Exercise aim.
Exactly as they appear, output all of the records. Skip any images.

[start of Input data]

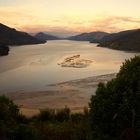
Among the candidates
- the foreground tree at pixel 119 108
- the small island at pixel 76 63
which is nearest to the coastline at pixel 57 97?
the foreground tree at pixel 119 108

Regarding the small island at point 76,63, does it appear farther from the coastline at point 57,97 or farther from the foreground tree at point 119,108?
the foreground tree at point 119,108

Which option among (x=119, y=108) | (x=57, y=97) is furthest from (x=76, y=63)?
(x=119, y=108)

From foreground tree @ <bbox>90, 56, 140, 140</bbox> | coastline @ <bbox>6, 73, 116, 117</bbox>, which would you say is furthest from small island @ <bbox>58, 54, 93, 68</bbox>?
foreground tree @ <bbox>90, 56, 140, 140</bbox>

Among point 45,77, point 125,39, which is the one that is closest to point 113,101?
point 45,77

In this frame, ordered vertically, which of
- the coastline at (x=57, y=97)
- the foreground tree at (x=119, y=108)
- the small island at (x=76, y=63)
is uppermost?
the foreground tree at (x=119, y=108)

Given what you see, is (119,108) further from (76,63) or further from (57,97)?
(76,63)

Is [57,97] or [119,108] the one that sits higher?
[119,108]
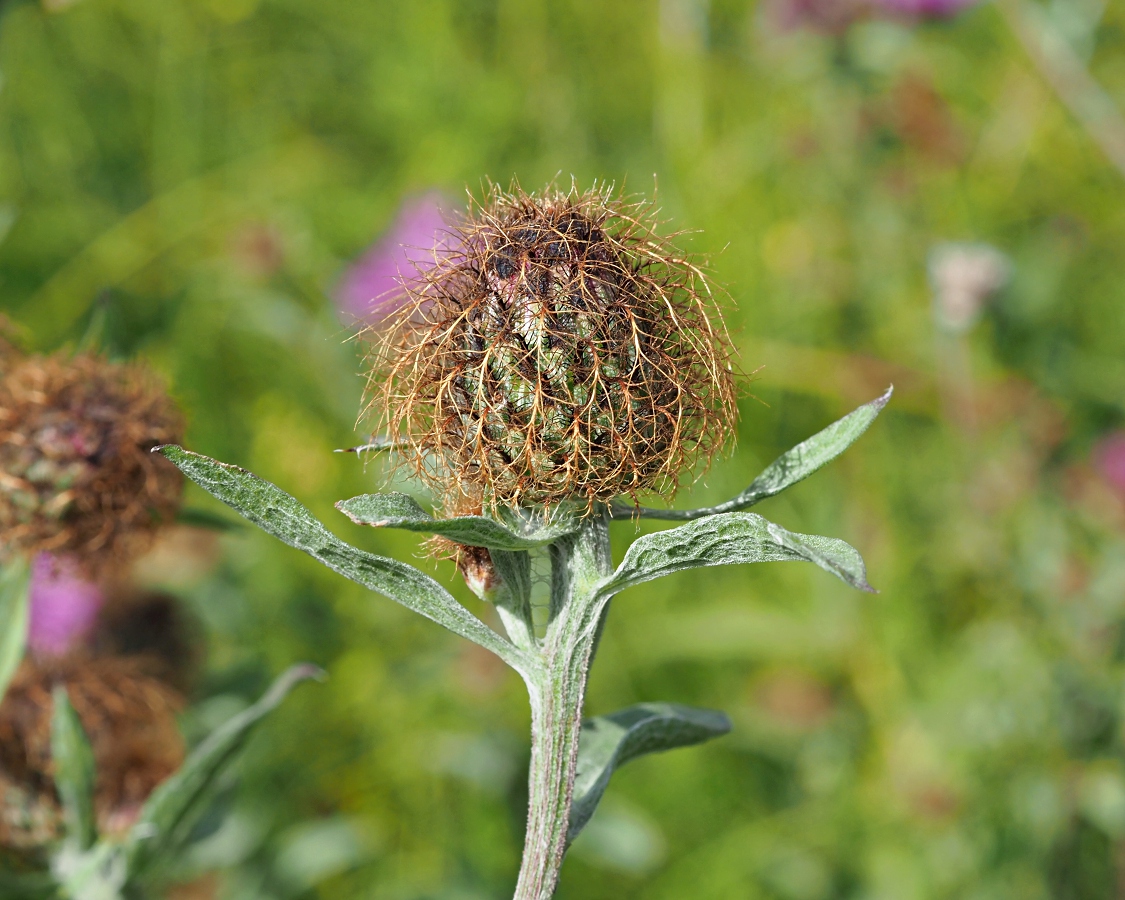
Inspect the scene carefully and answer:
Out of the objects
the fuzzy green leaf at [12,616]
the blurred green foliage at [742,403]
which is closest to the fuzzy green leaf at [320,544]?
the fuzzy green leaf at [12,616]

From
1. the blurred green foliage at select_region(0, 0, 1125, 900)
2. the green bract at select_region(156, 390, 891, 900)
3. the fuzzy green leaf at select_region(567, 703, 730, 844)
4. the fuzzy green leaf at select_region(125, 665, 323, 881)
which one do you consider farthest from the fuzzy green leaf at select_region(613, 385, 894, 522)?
the blurred green foliage at select_region(0, 0, 1125, 900)

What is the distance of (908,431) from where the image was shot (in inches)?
179

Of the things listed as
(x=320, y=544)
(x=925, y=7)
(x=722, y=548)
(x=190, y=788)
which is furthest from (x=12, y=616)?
(x=925, y=7)

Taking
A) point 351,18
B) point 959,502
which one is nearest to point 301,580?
point 959,502

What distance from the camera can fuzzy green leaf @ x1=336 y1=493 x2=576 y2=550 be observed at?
1.21m

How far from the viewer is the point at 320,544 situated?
1.31 m

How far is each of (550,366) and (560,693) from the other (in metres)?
0.42

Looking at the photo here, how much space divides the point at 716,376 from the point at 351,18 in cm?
496

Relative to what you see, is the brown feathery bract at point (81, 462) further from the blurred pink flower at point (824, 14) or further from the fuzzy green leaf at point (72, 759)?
the blurred pink flower at point (824, 14)

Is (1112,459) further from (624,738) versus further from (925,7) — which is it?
(624,738)

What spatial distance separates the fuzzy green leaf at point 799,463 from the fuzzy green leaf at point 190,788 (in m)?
0.65

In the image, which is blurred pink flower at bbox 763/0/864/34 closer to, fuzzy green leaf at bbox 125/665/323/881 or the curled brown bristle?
the curled brown bristle

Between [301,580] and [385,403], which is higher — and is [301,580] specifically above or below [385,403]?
above

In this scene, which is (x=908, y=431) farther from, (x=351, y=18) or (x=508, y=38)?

[end of Input data]

Expected answer.
Among the candidates
- the foreground tree at pixel 119 108
- the small island at pixel 76 63
which is nearest to the coastline at pixel 57 97?
the foreground tree at pixel 119 108

Regarding the small island at point 76,63, does it appear farther from the coastline at point 57,97 or farther from the foreground tree at point 119,108?
the foreground tree at point 119,108

Which option among (x=119, y=108) | (x=57, y=97) is furthest from (x=76, y=63)?
(x=119, y=108)

From foreground tree @ <bbox>90, 56, 140, 140</bbox> | coastline @ <bbox>6, 73, 116, 117</bbox>, which would you say is furthest from small island @ <bbox>58, 54, 93, 68</bbox>?
foreground tree @ <bbox>90, 56, 140, 140</bbox>

Among point 45,77, point 125,39, which is the one that is closest to point 113,101?
point 45,77

In this frame, ordered vertically, which of
- the coastline at (x=57, y=97)
- the foreground tree at (x=119, y=108)
- the small island at (x=76, y=63)
is uppermost?
the foreground tree at (x=119, y=108)

Given what you see, is (119,108) further from (76,63) or further from (57,97)?
(76,63)

Is [57,97] or [119,108] the one that sits higher?
[119,108]
Inspect the scene carefully and answer:
Out of the objects
the fuzzy green leaf at [12,616]
the blurred green foliage at [742,403]
which is closest to the fuzzy green leaf at [320,544]?
the fuzzy green leaf at [12,616]

From
1. the blurred green foliage at select_region(0, 0, 1125, 900)
2. the green bract at select_region(156, 390, 891, 900)
3. the fuzzy green leaf at select_region(567, 703, 730, 844)
4. the fuzzy green leaf at select_region(125, 665, 323, 881)
which one do you consider farthest from the fuzzy green leaf at select_region(613, 385, 894, 522)?
the blurred green foliage at select_region(0, 0, 1125, 900)

What is the distance of (908,431) from where the image was shot (in inches)?
179

Of the things listed as
(x=320, y=544)
(x=925, y=7)
(x=722, y=548)
(x=190, y=788)
which is furthest from (x=12, y=616)?
(x=925, y=7)

Taking
A) point 351,18
B) point 959,502
which one is nearest to point 301,580?
point 959,502

What distance from the camera can fuzzy green leaf @ x1=336 y1=493 x2=576 y2=550 be observed at?
1.21m

How far from the viewer is the point at 320,544 situated?
1.31 m

How far is each of (550,366) and (560,693) from the other (in metres)?
0.42

Looking at the photo here, how much space divides the point at 716,376 from the point at 351,18 in cm?
496

Relative to what you see, is the brown feathery bract at point (81, 462) further from the blurred pink flower at point (824, 14) or further from the fuzzy green leaf at point (72, 759)?
the blurred pink flower at point (824, 14)

Is (1112,459) further from (624,738) versus further from (925,7) — which is it?
(624,738)

What spatial distance separates the fuzzy green leaf at point 799,463 from the fuzzy green leaf at point 190,788 (in m)?
0.65

In the image, which is blurred pink flower at bbox 763/0/864/34 closer to, fuzzy green leaf at bbox 125/665/323/881 or the curled brown bristle?
the curled brown bristle

Between [301,580] and [385,403], which is higher — and is [301,580] specifically above or below [385,403]?
above

In this scene, which is (x=908, y=431) farther from, (x=351, y=18) or (x=508, y=38)?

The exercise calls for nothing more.